# EXERCISE GOAL:
Decide whether each statement agrees with the text about Orpik and the NHL lockout. Answer yes or no for each, and quote the deciding words of the text. 1. Orpik named his snow tires as the primary reason for his return. 2. Orpik said his return was connected to a possible end of the lockout. 3. More than half of the regular season has been lost to the dispute.
##### TEXT SECTION #####
A pessimist might feel that Orpik has come back to collect his belongings and take them to his offseason residence in Massachusetts.
But a meteorologist probably wouldn't have much trouble guessing his real motivation.
"Truthfully?" Orpik said. "I don't have snow tires on my car yet. I left them down here. I don't want to get stuck in Boston. I pushed [leaving them back] as long as I could.
"That was the primary reason. Then, I'm still paying rent here, so I might as well get something out of it.
"It had nothing to do with [any possibility of the lockout ending]. It snowed a couple of times in Boston, so we figured [we had been delaying] it as long as we could."
Orpik was one of a dozen Penguins to take part in a players-organized workout Monday at Southpointe, just hours before the NHL announced that games through Dec. 30 have been canceled.
So far, 526 games, which is 42.8 percent of the regular season, have been lost to the dispute, which has shut down the league since mid-September.
The cancellation announcement is primarily for the benefit of people who book events into arenas where NHL teams are based, because if and when the 2012-13 season starts, the schedule will have to be redone and almost certainly will be limited to intra-conference games.
##### INFORMATION GIVEN #####
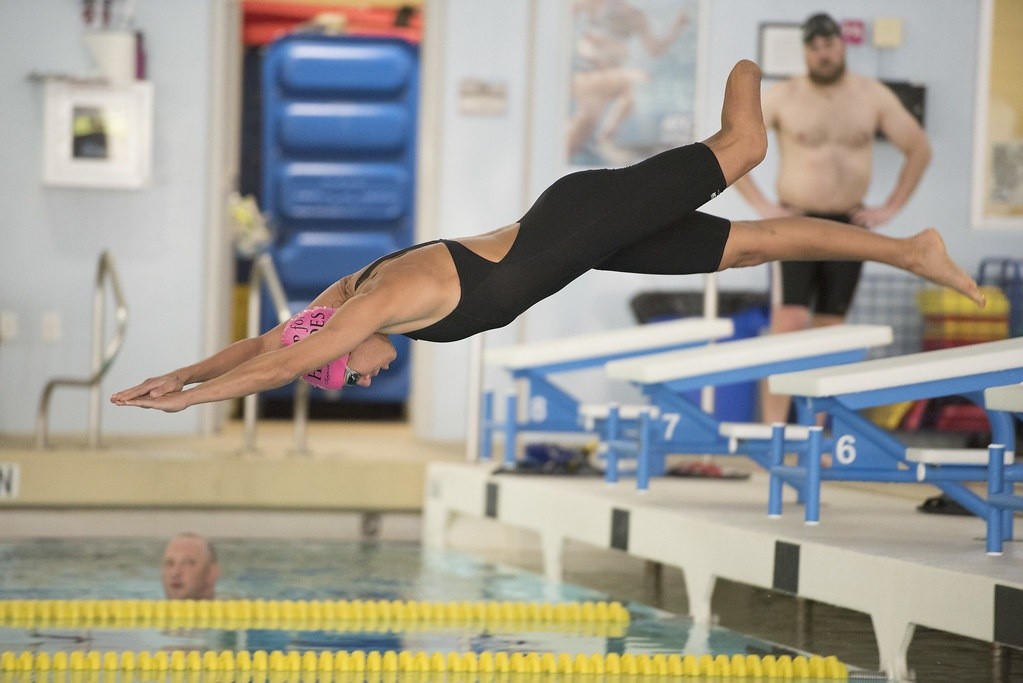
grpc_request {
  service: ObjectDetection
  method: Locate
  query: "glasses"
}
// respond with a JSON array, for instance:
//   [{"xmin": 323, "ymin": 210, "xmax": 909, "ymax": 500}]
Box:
[{"xmin": 344, "ymin": 363, "xmax": 360, "ymax": 386}]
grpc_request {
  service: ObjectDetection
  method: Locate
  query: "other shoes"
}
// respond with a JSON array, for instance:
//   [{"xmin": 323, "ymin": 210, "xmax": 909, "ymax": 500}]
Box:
[{"xmin": 918, "ymin": 495, "xmax": 971, "ymax": 518}]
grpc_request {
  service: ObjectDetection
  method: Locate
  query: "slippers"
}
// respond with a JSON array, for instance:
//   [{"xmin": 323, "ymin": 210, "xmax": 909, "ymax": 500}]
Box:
[{"xmin": 666, "ymin": 461, "xmax": 751, "ymax": 480}]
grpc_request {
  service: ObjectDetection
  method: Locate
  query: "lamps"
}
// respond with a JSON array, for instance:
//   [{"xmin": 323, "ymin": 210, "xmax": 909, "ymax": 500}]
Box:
[{"xmin": 870, "ymin": 15, "xmax": 901, "ymax": 48}]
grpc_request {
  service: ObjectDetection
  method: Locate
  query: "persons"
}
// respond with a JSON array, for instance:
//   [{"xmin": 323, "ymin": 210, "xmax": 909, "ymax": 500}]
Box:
[
  {"xmin": 110, "ymin": 60, "xmax": 987, "ymax": 413},
  {"xmin": 161, "ymin": 531, "xmax": 221, "ymax": 600},
  {"xmin": 732, "ymin": 12, "xmax": 932, "ymax": 467},
  {"xmin": 566, "ymin": 0, "xmax": 691, "ymax": 167}
]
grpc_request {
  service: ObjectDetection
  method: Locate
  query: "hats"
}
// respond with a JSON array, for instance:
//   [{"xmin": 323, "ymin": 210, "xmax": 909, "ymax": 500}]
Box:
[
  {"xmin": 801, "ymin": 14, "xmax": 840, "ymax": 42},
  {"xmin": 281, "ymin": 306, "xmax": 350, "ymax": 390}
]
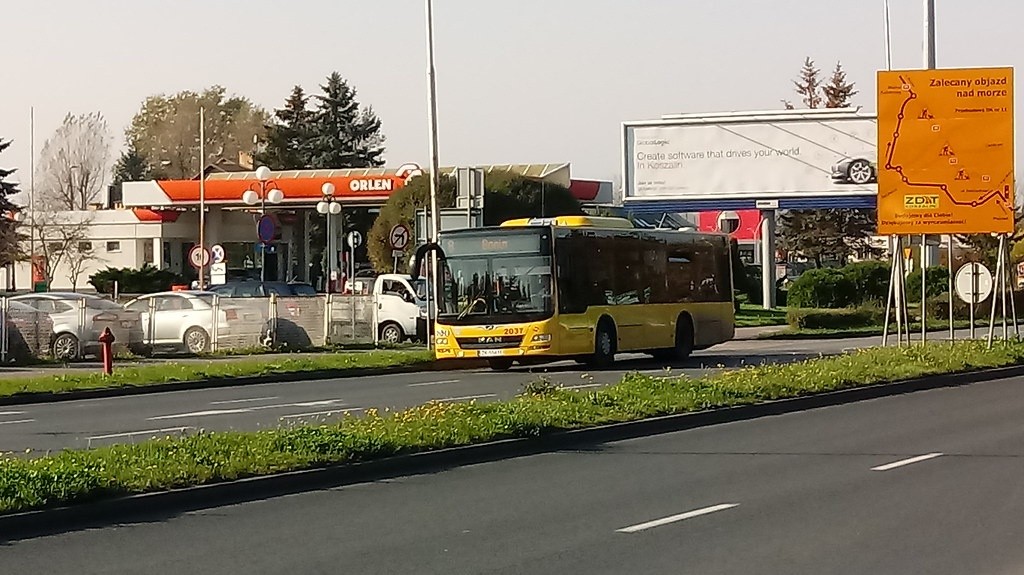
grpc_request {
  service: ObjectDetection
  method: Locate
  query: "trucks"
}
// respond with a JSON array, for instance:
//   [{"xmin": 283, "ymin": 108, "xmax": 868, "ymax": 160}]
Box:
[{"xmin": 321, "ymin": 273, "xmax": 439, "ymax": 348}]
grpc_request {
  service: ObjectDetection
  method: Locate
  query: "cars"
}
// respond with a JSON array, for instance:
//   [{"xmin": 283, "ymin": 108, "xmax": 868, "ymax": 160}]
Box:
[
  {"xmin": 344, "ymin": 269, "xmax": 378, "ymax": 296},
  {"xmin": 831, "ymin": 150, "xmax": 879, "ymax": 184},
  {"xmin": 775, "ymin": 274, "xmax": 803, "ymax": 308},
  {"xmin": 1, "ymin": 298, "xmax": 54, "ymax": 366},
  {"xmin": 122, "ymin": 292, "xmax": 264, "ymax": 355},
  {"xmin": 8, "ymin": 292, "xmax": 144, "ymax": 362}
]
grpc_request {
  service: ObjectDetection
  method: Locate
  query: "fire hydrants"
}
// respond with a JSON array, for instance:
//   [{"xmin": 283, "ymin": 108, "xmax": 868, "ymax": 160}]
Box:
[{"xmin": 99, "ymin": 327, "xmax": 114, "ymax": 376}]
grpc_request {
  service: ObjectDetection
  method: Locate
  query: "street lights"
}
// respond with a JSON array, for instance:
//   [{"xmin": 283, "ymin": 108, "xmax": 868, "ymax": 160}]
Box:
[
  {"xmin": 242, "ymin": 165, "xmax": 283, "ymax": 297},
  {"xmin": 317, "ymin": 183, "xmax": 341, "ymax": 291}
]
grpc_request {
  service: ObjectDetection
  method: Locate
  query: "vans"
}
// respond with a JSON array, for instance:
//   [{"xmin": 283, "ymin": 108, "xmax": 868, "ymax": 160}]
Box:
[{"xmin": 209, "ymin": 281, "xmax": 321, "ymax": 339}]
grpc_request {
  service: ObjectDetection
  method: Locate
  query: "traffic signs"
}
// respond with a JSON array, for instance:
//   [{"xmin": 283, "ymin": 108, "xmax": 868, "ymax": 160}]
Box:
[{"xmin": 874, "ymin": 68, "xmax": 1012, "ymax": 234}]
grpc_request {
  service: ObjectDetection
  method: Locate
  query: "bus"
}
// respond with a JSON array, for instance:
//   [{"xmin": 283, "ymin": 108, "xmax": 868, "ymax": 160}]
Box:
[{"xmin": 411, "ymin": 217, "xmax": 736, "ymax": 370}]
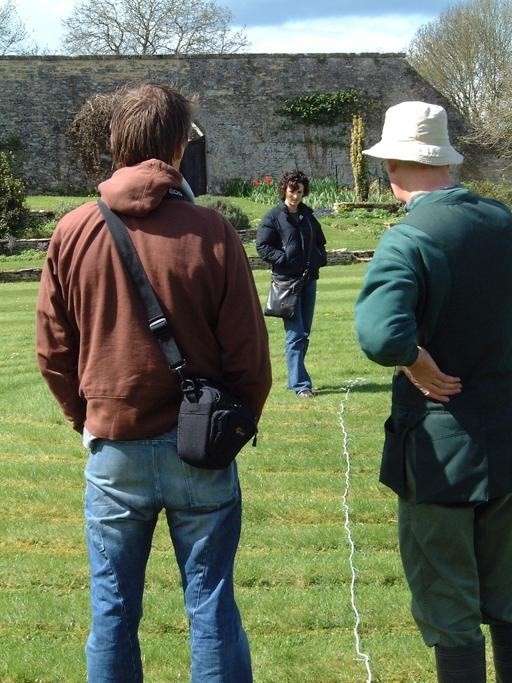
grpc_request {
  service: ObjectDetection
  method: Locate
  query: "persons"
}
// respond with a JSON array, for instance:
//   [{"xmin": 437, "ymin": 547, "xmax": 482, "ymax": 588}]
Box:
[
  {"xmin": 253, "ymin": 168, "xmax": 329, "ymax": 403},
  {"xmin": 346, "ymin": 100, "xmax": 510, "ymax": 683},
  {"xmin": 31, "ymin": 80, "xmax": 275, "ymax": 681}
]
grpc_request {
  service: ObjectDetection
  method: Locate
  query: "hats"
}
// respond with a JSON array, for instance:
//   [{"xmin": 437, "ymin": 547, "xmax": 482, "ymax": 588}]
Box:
[{"xmin": 362, "ymin": 101, "xmax": 465, "ymax": 167}]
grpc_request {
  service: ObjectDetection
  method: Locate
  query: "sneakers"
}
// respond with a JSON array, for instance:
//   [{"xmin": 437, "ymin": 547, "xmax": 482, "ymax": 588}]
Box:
[{"xmin": 297, "ymin": 389, "xmax": 312, "ymax": 399}]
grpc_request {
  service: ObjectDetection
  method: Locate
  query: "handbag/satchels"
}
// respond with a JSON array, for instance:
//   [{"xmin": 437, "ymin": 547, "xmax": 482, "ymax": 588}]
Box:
[
  {"xmin": 264, "ymin": 277, "xmax": 302, "ymax": 320},
  {"xmin": 177, "ymin": 378, "xmax": 257, "ymax": 470}
]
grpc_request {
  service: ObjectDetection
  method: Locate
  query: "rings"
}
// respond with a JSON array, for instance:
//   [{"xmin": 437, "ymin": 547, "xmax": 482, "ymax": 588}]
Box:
[{"xmin": 423, "ymin": 389, "xmax": 432, "ymax": 396}]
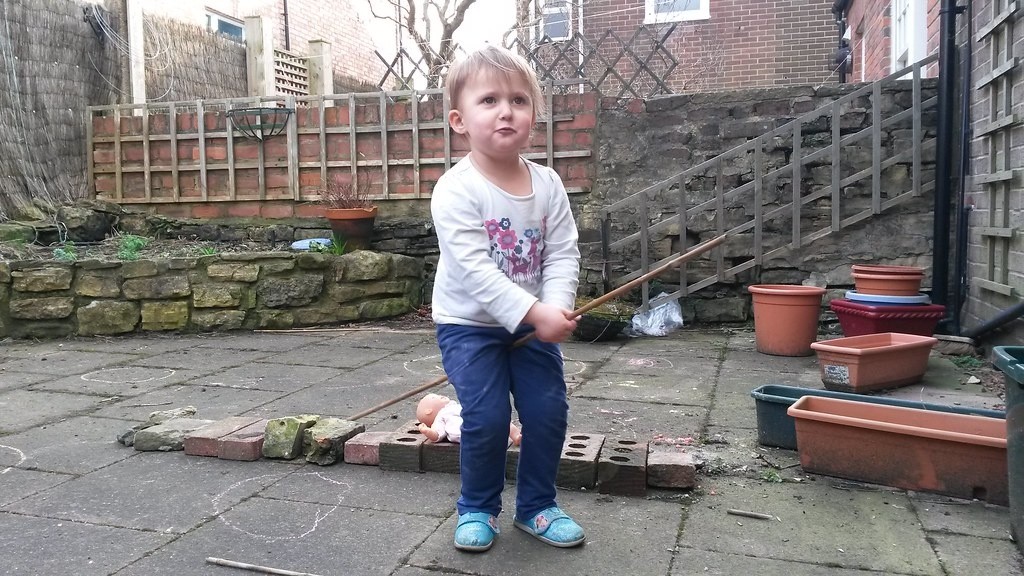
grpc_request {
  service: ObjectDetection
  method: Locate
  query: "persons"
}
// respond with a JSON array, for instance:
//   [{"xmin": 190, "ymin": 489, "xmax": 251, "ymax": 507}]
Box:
[
  {"xmin": 415, "ymin": 393, "xmax": 523, "ymax": 446},
  {"xmin": 429, "ymin": 43, "xmax": 586, "ymax": 552}
]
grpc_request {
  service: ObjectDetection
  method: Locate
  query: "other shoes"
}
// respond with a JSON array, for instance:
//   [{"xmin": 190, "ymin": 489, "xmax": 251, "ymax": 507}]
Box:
[
  {"xmin": 454, "ymin": 512, "xmax": 500, "ymax": 552},
  {"xmin": 513, "ymin": 507, "xmax": 587, "ymax": 547}
]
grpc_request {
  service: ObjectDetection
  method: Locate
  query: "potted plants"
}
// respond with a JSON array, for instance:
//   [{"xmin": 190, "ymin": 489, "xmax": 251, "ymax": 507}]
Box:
[
  {"xmin": 318, "ymin": 152, "xmax": 387, "ymax": 249},
  {"xmin": 571, "ymin": 295, "xmax": 642, "ymax": 341}
]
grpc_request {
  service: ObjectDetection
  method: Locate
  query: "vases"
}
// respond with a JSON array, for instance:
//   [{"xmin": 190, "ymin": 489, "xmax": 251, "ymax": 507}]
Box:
[
  {"xmin": 787, "ymin": 395, "xmax": 1010, "ymax": 507},
  {"xmin": 832, "ymin": 299, "xmax": 945, "ymax": 311},
  {"xmin": 811, "ymin": 332, "xmax": 939, "ymax": 395},
  {"xmin": 830, "ymin": 305, "xmax": 945, "ymax": 337},
  {"xmin": 852, "ymin": 264, "xmax": 926, "ymax": 275},
  {"xmin": 749, "ymin": 384, "xmax": 1005, "ymax": 451},
  {"xmin": 845, "ymin": 290, "xmax": 932, "ymax": 306},
  {"xmin": 852, "ymin": 272, "xmax": 925, "ymax": 296},
  {"xmin": 748, "ymin": 284, "xmax": 828, "ymax": 357},
  {"xmin": 991, "ymin": 344, "xmax": 1024, "ymax": 557}
]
#####
# EXERCISE SOLUTION:
1. Yes: "I don't have snow tires on my car yet. I left them down here." and "That was the primary reason."
2. No: "It had nothing to do with [any possibility of the lockout ending]."
3. No: "526 games, which is 42.8 percent of the regular season, have been lost to the dispute"